+++ Textabschnitt +++

Zu den Einstellungen Key Management:

Key Exchange Method:
in dem Pulldownmenü gibt es nur diese eine Auswahlmöglichkeit "Auto (IKE)"

Bei ISAKMP Encryption Method gibt es 5 Möglichkeiten:
- Auto
- 3DES
- AES 128
- AES 192
- AES 256
Wenn ich dort statt Auto eines der 3 anderen auswähle, habe ich beim
ISAKMP Authentication Method die Möglichkeit zwischen MD5 und SHA1.

Was ist mit den Einstellungen unter "VPN Client Access" und "VPN Summary" ??? Hier fehlen die Screenshots. Gerade der Client Access mit der Group Einstellung ist wichtig !

Unter "VPN Client Access" kann man nicht viel machen. Außer VPN-Benutzer + Passwörter angelegen.

+++ Aufgelistete Zeilen +++

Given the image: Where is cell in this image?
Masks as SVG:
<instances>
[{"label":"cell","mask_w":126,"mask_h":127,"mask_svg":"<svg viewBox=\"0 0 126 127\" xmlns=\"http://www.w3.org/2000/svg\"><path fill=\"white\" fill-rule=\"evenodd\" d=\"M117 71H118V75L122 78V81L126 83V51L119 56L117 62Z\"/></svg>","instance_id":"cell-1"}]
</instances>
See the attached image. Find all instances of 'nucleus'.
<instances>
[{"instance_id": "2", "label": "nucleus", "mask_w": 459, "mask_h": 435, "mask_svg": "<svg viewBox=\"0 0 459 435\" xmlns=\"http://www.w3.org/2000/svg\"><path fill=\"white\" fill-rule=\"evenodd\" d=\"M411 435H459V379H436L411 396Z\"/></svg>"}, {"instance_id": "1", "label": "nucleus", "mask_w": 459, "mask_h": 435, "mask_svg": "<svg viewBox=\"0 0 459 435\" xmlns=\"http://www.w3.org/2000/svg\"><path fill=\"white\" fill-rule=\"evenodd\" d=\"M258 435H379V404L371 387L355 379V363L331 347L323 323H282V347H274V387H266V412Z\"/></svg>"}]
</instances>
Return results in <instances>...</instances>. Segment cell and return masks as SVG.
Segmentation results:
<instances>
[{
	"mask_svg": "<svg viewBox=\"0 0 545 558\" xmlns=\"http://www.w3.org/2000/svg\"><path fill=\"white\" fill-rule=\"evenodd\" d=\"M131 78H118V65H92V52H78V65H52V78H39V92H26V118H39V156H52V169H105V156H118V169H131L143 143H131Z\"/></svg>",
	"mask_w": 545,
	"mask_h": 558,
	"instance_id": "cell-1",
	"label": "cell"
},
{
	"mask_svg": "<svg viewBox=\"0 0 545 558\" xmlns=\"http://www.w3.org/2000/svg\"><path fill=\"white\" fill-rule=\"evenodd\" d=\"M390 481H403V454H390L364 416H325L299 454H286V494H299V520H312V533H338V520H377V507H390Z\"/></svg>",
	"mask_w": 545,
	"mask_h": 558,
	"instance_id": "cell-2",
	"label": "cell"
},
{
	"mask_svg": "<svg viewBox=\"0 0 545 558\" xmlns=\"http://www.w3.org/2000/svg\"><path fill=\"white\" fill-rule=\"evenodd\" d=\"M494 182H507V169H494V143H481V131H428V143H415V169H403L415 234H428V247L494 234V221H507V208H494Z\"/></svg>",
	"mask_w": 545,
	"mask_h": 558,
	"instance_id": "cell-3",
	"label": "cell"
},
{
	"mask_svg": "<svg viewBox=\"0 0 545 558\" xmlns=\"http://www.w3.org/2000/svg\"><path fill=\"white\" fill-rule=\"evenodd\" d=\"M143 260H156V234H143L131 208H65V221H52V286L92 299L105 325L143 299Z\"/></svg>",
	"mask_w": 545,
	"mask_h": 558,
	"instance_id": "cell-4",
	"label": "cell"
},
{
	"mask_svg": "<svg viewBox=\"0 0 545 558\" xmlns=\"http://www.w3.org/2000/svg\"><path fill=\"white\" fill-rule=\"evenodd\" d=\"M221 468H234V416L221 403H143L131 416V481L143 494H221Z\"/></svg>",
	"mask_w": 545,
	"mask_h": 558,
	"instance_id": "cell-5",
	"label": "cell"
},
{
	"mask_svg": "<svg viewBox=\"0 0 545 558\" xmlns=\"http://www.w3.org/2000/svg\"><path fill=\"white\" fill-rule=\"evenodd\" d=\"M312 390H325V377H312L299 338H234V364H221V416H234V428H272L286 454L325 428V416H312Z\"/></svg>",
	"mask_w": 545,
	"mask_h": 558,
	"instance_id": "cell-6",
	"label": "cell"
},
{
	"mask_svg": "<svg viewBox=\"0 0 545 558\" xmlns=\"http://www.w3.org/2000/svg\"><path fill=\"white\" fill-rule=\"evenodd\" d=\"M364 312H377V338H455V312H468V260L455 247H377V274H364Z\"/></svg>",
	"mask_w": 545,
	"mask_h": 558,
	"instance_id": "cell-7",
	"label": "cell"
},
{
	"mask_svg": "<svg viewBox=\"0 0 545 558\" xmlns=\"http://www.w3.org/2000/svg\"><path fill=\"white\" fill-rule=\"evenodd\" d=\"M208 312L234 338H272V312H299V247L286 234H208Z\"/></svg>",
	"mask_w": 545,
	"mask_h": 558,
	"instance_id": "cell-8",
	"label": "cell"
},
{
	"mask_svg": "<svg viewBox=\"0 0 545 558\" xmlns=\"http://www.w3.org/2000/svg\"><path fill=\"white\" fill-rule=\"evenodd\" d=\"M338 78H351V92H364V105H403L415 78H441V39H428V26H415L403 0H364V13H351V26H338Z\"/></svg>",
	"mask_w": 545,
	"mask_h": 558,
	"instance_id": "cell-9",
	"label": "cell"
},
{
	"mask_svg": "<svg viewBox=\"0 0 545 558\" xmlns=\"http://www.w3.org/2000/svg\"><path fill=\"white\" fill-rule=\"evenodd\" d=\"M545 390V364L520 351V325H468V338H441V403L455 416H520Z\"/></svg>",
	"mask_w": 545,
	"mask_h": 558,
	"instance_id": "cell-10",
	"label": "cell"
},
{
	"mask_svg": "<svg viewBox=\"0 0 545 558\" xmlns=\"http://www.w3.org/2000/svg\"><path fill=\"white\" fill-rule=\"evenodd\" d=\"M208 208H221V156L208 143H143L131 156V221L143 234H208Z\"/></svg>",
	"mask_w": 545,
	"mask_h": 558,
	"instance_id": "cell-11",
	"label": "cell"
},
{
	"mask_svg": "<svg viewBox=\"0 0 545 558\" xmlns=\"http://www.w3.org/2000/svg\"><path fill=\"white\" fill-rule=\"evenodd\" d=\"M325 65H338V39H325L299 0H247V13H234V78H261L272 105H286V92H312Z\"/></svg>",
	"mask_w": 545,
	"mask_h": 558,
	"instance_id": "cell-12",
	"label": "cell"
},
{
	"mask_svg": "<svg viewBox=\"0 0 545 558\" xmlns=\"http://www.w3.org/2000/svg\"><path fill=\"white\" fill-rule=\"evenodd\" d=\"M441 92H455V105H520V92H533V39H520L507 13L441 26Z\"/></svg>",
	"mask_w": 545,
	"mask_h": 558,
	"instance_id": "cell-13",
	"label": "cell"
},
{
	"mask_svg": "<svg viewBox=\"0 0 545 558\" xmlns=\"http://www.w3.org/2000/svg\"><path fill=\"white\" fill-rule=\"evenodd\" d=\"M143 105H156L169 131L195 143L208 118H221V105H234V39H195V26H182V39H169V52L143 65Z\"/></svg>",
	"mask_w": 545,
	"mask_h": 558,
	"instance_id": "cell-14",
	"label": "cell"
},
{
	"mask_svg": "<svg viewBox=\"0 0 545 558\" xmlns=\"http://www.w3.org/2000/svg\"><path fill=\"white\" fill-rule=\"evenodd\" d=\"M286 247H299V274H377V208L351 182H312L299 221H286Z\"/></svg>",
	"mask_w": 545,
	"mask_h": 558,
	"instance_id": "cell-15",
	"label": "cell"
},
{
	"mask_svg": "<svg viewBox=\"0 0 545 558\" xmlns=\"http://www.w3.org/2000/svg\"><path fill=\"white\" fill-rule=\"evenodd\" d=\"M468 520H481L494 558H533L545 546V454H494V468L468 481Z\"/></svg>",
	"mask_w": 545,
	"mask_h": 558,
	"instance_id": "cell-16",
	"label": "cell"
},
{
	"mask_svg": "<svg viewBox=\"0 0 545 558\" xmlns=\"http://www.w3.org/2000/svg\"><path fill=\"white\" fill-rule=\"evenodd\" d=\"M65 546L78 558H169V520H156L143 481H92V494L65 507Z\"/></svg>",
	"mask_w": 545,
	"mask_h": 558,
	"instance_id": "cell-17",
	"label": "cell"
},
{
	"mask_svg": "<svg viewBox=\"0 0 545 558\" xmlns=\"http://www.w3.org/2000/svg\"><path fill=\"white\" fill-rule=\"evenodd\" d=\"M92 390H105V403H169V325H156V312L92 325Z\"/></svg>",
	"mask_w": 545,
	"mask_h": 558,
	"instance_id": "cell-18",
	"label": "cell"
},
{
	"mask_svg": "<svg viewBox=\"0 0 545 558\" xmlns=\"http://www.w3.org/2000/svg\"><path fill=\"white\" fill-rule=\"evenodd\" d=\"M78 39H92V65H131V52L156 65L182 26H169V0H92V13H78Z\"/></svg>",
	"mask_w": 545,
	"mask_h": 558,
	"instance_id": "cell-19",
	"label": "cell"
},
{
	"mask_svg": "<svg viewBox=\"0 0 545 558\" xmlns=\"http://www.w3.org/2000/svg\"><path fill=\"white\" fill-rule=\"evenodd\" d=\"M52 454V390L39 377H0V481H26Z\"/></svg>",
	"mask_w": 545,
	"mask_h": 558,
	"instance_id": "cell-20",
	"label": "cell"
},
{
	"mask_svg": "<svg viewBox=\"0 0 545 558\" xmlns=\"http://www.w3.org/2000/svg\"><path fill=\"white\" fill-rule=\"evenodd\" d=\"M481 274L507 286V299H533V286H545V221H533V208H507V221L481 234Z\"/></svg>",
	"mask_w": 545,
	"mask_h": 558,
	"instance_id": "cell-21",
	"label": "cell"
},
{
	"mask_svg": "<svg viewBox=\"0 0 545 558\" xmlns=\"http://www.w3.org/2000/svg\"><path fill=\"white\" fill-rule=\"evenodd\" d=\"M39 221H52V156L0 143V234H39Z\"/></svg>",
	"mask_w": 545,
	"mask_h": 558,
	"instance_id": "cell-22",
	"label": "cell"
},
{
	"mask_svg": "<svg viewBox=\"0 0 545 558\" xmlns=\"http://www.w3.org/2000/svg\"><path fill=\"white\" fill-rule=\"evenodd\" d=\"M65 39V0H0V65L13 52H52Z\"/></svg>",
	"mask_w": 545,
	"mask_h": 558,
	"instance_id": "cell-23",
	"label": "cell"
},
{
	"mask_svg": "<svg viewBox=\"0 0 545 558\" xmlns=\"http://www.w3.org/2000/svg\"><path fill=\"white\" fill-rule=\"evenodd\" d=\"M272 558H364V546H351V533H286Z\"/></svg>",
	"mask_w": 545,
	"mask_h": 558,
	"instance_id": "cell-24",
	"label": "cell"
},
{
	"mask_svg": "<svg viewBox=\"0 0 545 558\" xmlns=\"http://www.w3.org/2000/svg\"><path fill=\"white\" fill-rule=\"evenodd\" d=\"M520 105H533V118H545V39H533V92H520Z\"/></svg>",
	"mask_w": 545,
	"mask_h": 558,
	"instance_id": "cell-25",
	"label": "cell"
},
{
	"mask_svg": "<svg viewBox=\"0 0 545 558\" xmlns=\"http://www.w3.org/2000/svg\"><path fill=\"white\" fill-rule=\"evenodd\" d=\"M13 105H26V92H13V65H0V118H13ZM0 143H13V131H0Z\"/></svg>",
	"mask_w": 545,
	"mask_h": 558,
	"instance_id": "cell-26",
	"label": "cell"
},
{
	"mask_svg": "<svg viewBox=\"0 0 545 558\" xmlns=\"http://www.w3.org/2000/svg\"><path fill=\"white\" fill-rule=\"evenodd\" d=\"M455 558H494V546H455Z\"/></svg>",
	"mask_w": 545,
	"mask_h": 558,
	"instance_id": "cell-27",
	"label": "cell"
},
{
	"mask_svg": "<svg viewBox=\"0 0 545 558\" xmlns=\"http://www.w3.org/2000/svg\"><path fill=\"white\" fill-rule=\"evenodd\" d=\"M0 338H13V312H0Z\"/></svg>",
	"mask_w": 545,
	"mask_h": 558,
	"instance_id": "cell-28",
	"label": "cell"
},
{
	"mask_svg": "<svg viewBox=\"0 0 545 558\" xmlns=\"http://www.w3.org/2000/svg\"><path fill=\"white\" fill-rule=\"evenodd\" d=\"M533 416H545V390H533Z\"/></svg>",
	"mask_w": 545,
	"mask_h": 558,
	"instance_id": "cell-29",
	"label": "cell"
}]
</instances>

+++

* _Arbeitsanweisung_
Schreib bitte die Passage im Textabschnitt von „Was ist mit“ bis „ist wichtig !“ ab und benenne darin „Group Einstellung“ in „Gruppeneinstellung“ um. Stütze dich ausschließlich auf den Textabschnitt, nicht auf die Zeilen.

* _Ergebnis der Übung_
Was ist mit den Einstellungen unter "VPN Client Access" und "VPN Summary" ??? Hier fehlen die Screenshots. Gerade der Client Access mit der Gruppeneinstellung ist wichtig !